* _Task to complete_: Return all of the data exactly, with nothing left out but the pictures.

------ Excerpted records

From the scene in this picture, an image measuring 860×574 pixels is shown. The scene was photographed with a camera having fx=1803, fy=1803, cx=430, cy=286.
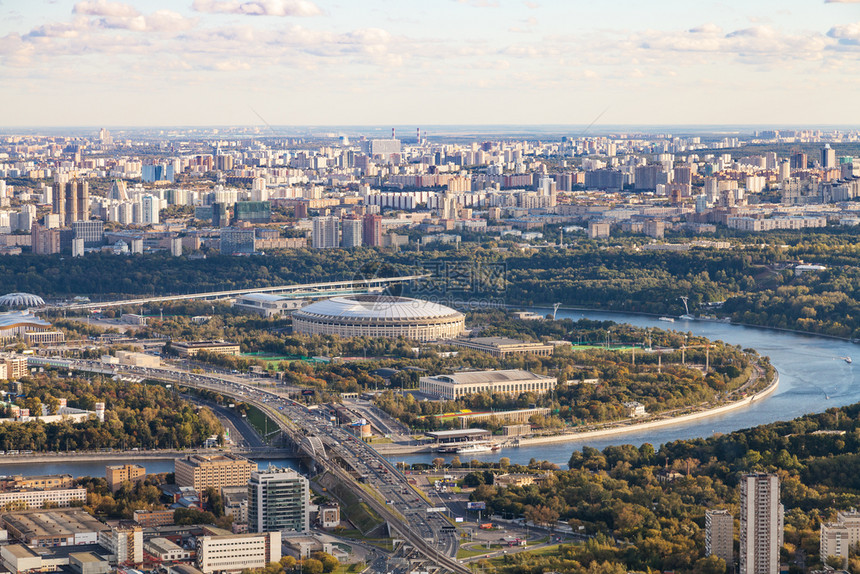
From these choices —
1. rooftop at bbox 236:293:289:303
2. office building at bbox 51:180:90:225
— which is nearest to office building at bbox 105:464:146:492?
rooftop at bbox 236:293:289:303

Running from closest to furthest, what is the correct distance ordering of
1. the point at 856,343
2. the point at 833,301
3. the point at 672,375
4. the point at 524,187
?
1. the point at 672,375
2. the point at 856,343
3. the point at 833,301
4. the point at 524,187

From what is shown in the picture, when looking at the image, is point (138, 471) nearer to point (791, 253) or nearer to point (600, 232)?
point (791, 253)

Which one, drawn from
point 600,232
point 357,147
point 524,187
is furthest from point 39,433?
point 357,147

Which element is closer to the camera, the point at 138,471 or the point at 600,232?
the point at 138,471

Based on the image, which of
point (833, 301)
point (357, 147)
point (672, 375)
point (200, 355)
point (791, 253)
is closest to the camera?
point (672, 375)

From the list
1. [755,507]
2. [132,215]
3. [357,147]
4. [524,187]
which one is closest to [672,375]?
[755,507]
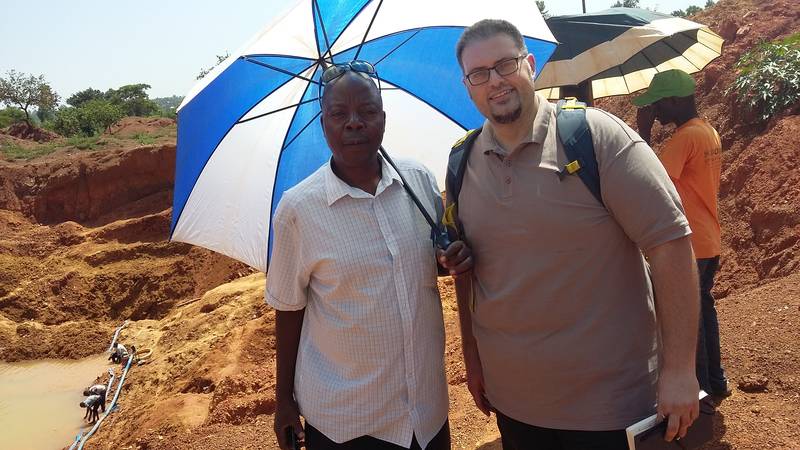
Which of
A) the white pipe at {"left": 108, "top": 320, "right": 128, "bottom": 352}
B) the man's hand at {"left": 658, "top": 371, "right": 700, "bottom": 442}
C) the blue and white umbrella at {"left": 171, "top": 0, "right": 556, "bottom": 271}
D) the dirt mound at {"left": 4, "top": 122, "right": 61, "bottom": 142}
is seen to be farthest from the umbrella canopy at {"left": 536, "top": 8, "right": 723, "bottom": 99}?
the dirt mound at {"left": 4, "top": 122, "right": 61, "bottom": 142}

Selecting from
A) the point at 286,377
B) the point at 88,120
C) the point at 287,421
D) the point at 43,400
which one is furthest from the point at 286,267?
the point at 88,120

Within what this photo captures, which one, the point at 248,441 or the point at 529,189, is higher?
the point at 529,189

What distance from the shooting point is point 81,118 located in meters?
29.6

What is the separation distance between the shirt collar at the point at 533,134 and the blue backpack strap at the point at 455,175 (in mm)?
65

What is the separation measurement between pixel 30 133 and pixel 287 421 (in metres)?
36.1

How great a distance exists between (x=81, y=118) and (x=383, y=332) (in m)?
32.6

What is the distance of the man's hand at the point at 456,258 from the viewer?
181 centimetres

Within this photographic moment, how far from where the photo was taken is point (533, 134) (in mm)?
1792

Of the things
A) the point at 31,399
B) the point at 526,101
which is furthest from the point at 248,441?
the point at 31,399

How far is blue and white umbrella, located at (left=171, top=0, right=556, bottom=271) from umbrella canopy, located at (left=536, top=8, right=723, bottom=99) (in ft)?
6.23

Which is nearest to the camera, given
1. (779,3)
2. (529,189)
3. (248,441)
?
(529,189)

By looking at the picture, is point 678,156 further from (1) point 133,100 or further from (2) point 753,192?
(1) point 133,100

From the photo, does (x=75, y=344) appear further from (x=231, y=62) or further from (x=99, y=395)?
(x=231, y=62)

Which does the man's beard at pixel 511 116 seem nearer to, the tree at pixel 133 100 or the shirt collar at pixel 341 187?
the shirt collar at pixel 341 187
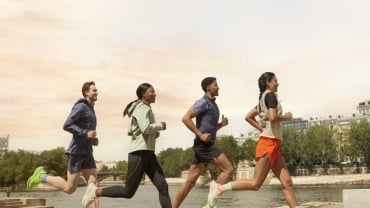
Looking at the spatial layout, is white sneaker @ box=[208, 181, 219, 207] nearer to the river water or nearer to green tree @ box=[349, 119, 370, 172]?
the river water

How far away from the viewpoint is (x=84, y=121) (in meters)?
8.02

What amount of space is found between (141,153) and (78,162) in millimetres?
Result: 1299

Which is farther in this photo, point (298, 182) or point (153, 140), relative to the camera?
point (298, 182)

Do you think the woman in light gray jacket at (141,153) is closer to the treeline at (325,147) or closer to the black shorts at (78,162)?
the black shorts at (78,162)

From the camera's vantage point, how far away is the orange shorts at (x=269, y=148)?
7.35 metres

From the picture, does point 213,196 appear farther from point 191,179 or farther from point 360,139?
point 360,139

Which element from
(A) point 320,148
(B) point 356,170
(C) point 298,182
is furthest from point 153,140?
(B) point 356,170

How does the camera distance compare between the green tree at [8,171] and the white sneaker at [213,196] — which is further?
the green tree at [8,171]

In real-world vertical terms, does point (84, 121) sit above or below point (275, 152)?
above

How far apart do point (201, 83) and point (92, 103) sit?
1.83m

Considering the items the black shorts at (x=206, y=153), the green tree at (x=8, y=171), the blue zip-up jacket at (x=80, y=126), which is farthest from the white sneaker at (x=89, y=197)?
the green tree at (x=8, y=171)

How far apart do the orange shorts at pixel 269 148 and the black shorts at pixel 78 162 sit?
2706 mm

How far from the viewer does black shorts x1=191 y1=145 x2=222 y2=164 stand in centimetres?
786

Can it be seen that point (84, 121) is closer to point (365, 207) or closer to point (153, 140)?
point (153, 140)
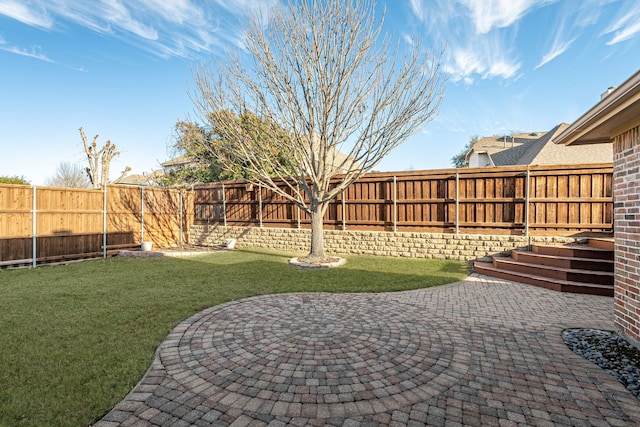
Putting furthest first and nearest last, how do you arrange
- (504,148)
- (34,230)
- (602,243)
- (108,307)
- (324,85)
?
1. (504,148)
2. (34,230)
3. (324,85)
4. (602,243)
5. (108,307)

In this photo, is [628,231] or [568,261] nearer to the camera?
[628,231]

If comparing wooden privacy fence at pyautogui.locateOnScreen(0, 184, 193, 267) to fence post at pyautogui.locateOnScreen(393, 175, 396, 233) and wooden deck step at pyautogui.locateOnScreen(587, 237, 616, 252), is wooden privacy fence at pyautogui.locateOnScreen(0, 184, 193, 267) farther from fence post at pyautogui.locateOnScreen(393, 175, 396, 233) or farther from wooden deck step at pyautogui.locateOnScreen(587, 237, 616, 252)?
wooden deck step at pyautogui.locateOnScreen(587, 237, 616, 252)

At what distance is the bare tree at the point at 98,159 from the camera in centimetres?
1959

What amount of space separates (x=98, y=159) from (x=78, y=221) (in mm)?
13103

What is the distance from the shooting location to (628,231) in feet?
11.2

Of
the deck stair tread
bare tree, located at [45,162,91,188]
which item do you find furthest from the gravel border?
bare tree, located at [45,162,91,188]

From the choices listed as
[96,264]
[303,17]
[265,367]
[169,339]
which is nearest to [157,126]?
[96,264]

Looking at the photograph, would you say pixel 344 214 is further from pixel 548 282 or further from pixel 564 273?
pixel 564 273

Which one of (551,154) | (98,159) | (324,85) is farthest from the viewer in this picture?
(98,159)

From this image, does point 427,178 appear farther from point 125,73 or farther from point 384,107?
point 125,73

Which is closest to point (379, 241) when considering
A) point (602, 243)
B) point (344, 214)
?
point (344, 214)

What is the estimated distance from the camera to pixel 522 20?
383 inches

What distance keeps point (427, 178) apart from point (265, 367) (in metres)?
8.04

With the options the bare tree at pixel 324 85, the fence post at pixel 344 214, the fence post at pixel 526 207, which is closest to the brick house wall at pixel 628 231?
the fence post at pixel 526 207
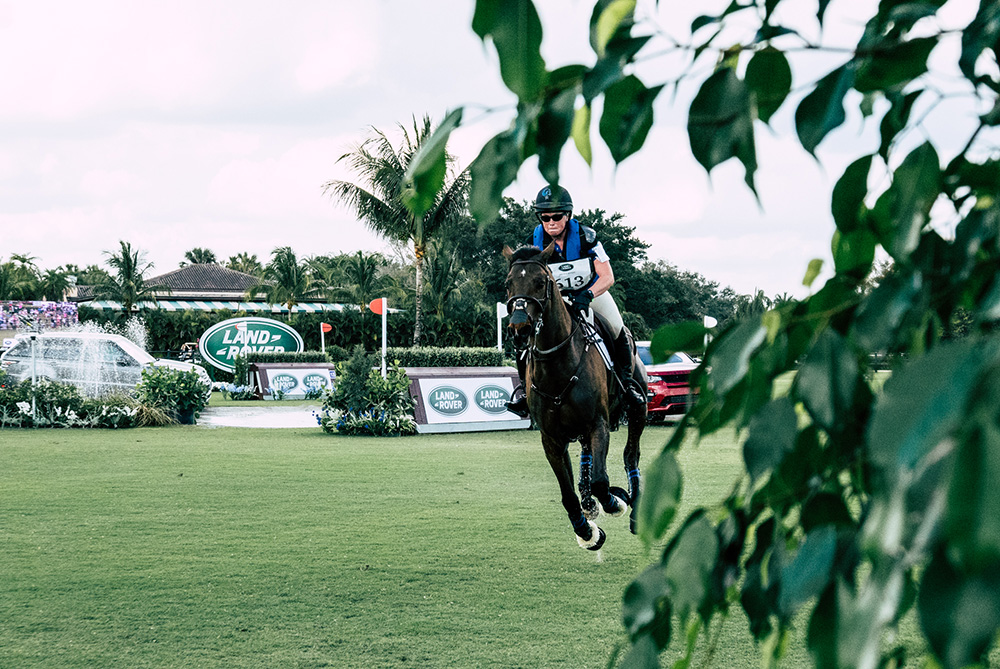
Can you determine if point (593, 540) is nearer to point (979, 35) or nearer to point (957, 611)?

------------

* _Solution for this problem_:
From the scene in this picture, an image measuring 860×574 pixels is shown. The scene was photographed with a camera having fx=1803, fy=1803, cx=430, cy=286.
From these choices —
1. rooftop at bbox 236:293:289:303
2. office building at bbox 51:180:90:225
— which is nearest to office building at bbox 105:464:146:492?
rooftop at bbox 236:293:289:303

Running from closest to furthest, what is the correct distance ordering of
1. the point at 856,343
2. the point at 833,301
3. the point at 672,375
4. the point at 524,187
?
1. the point at 672,375
2. the point at 856,343
3. the point at 833,301
4. the point at 524,187

From what is shown in the picture, when looking at the image, is point (138, 471) nearer to point (791, 253) or nearer to point (600, 232)?
point (791, 253)

Which one, drawn from
point 600,232
point 357,147
point 524,187
is furthest from point 39,433?
point 357,147

Which element is closer to the camera, the point at 138,471 or the point at 600,232?
the point at 138,471

Based on the image, which of
point (833, 301)
point (357, 147)
point (672, 375)
point (200, 355)
point (791, 253)
is closest to the camera?
point (672, 375)

From the list
1. [755,507]
2. [132,215]
3. [357,147]
4. [524,187]
which one is closest to [672,375]?
[755,507]
Which of
A) the white pipe at {"left": 108, "top": 320, "right": 128, "bottom": 352}
B) the man's hand at {"left": 658, "top": 371, "right": 700, "bottom": 442}
C) the blue and white umbrella at {"left": 171, "top": 0, "right": 556, "bottom": 271}
D) the dirt mound at {"left": 4, "top": 122, "right": 61, "bottom": 142}
is seen to be farthest from the umbrella canopy at {"left": 536, "top": 8, "right": 723, "bottom": 99}?
the dirt mound at {"left": 4, "top": 122, "right": 61, "bottom": 142}

Selecting from
A) the point at 286,377
B) the point at 88,120
C) the point at 287,421
D) the point at 43,400
which one is furthest from the point at 286,267?
the point at 88,120

Within what this photo captures, which one, the point at 248,441 or the point at 529,189, is higher?
the point at 529,189

What distance from the shooting point is point 81,118 located in meters?
29.6

What is the separation distance between the shirt collar at the point at 533,134 and the blue backpack strap at the point at 455,175 (in mm)?
65

What is the separation measurement between pixel 30 133 and pixel 287 421 (in metres)?
36.1

How great a distance exists between (x=81, y=118) and (x=383, y=332) (in m)?
32.6

What is the distance of the man's hand at the point at 456,258 from the viewer?
181 centimetres

Within this photographic moment, how far from where the photo was taken is point (533, 134) (in mm)?
1792

Of the things
A) the point at 31,399
B) the point at 526,101
which is furthest from the point at 248,441?
the point at 31,399

How far is blue and white umbrella, located at (left=171, top=0, right=556, bottom=271) from umbrella canopy, located at (left=536, top=8, right=723, bottom=99) (in ft)?
6.23

Which is nearest to the camera, given
1. (779,3)
2. (529,189)
3. (248,441)
?
(529,189)

By looking at the picture, is point 678,156 further from (1) point 133,100 or further from (2) point 753,192?
(1) point 133,100

From the photo, does (x=75, y=344) appear further from (x=231, y=62) or further from (x=99, y=395)?
(x=231, y=62)

Which does the man's beard at pixel 511 116 seem nearer to, the tree at pixel 133 100 or the shirt collar at pixel 341 187?
the shirt collar at pixel 341 187
Looking at the spatial layout, is white sneaker @ box=[208, 181, 219, 207] nearer to the river water or nearer to green tree @ box=[349, 119, 370, 172]?
the river water

How far away from the viewpoint is (x=84, y=121) (in meters)?
8.02

What amount of space is found between (141,153) and (78,162) in millimetres?
Result: 1299

Which is farther in this photo, point (298, 182) or point (153, 140), relative to the camera?
point (298, 182)

Do you think the woman in light gray jacket at (141,153) is closer to the treeline at (325,147) or closer to the black shorts at (78,162)?
the black shorts at (78,162)

From the camera's vantage point, how far away is the orange shorts at (x=269, y=148)?
7.35 metres

From the picture, does point 213,196 appear farther from point 191,179 or farther from point 360,139?
point 360,139

Which element from
(A) point 320,148
(B) point 356,170
(C) point 298,182
is furthest from point 153,140?
(B) point 356,170

How does the camera distance compare between the green tree at [8,171] and the white sneaker at [213,196] — which is further?
the green tree at [8,171]

In real-world vertical terms, does point (84, 121) sit above or below point (275, 152)?
above

How far apart do point (201, 83) and point (92, 103) sit?
1.83m

Considering the items the black shorts at (x=206, y=153), the green tree at (x=8, y=171), the blue zip-up jacket at (x=80, y=126), which is farthest from the white sneaker at (x=89, y=197)?
the green tree at (x=8, y=171)

How far apart do the orange shorts at pixel 269 148 and the black shorts at pixel 78 162 sit?
2706 mm

How far from the viewer does black shorts x1=191 y1=145 x2=222 y2=164 stand in centimetres?
786

Can it be seen that point (84, 121) is closer to point (365, 207) or closer to point (153, 140)?
point (153, 140)
Putting furthest first and nearest last, how do you arrange
- (504,148)
- (34,230)
- (602,243)
- (108,307)
- (324,85)
?
1. (504,148)
2. (34,230)
3. (324,85)
4. (602,243)
5. (108,307)

In this photo, is [628,231] or [568,261] nearer to the camera?
[628,231]

If comparing wooden privacy fence at pyautogui.locateOnScreen(0, 184, 193, 267) to fence post at pyautogui.locateOnScreen(393, 175, 396, 233) and wooden deck step at pyautogui.locateOnScreen(587, 237, 616, 252), is wooden privacy fence at pyautogui.locateOnScreen(0, 184, 193, 267) farther from fence post at pyautogui.locateOnScreen(393, 175, 396, 233) or farther from wooden deck step at pyautogui.locateOnScreen(587, 237, 616, 252)?
wooden deck step at pyautogui.locateOnScreen(587, 237, 616, 252)

At what distance is the bare tree at the point at 98,159 from the camera in centimetres?
1959

What amount of space separates (x=98, y=159) from (x=78, y=221) (in mm)?
13103

What is the distance from the shooting location to (628,231) in feet?
11.2

Of
the deck stair tread
bare tree, located at [45,162,91,188]
which item do you find furthest from the gravel border?
bare tree, located at [45,162,91,188]

From the choices listed as
[96,264]
[303,17]
[265,367]
[169,339]
which is nearest to [157,126]?
[96,264]

Looking at the photograph, would you say pixel 344 214 is further from pixel 548 282 or further from pixel 564 273?
pixel 564 273

Which one of (551,154) | (98,159) | (324,85) is farthest from the viewer in this picture?
(98,159)

From this image, does point 427,178 appear farther from point 125,73 or farther from point 384,107?
point 125,73

Which is closest to point (379, 241) when considering
A) point (602, 243)
B) point (344, 214)
?
point (344, 214)

What is the estimated distance from the camera to pixel 522 20?
383 inches

What distance keeps point (427, 178) apart from point (265, 367) (in metres)?
8.04

With the options the bare tree at pixel 324 85, the fence post at pixel 344 214, the fence post at pixel 526 207, which is closest to the brick house wall at pixel 628 231?
the fence post at pixel 526 207
Can you determine if point (593, 540) is nearer to point (979, 35) or nearer to point (957, 611)?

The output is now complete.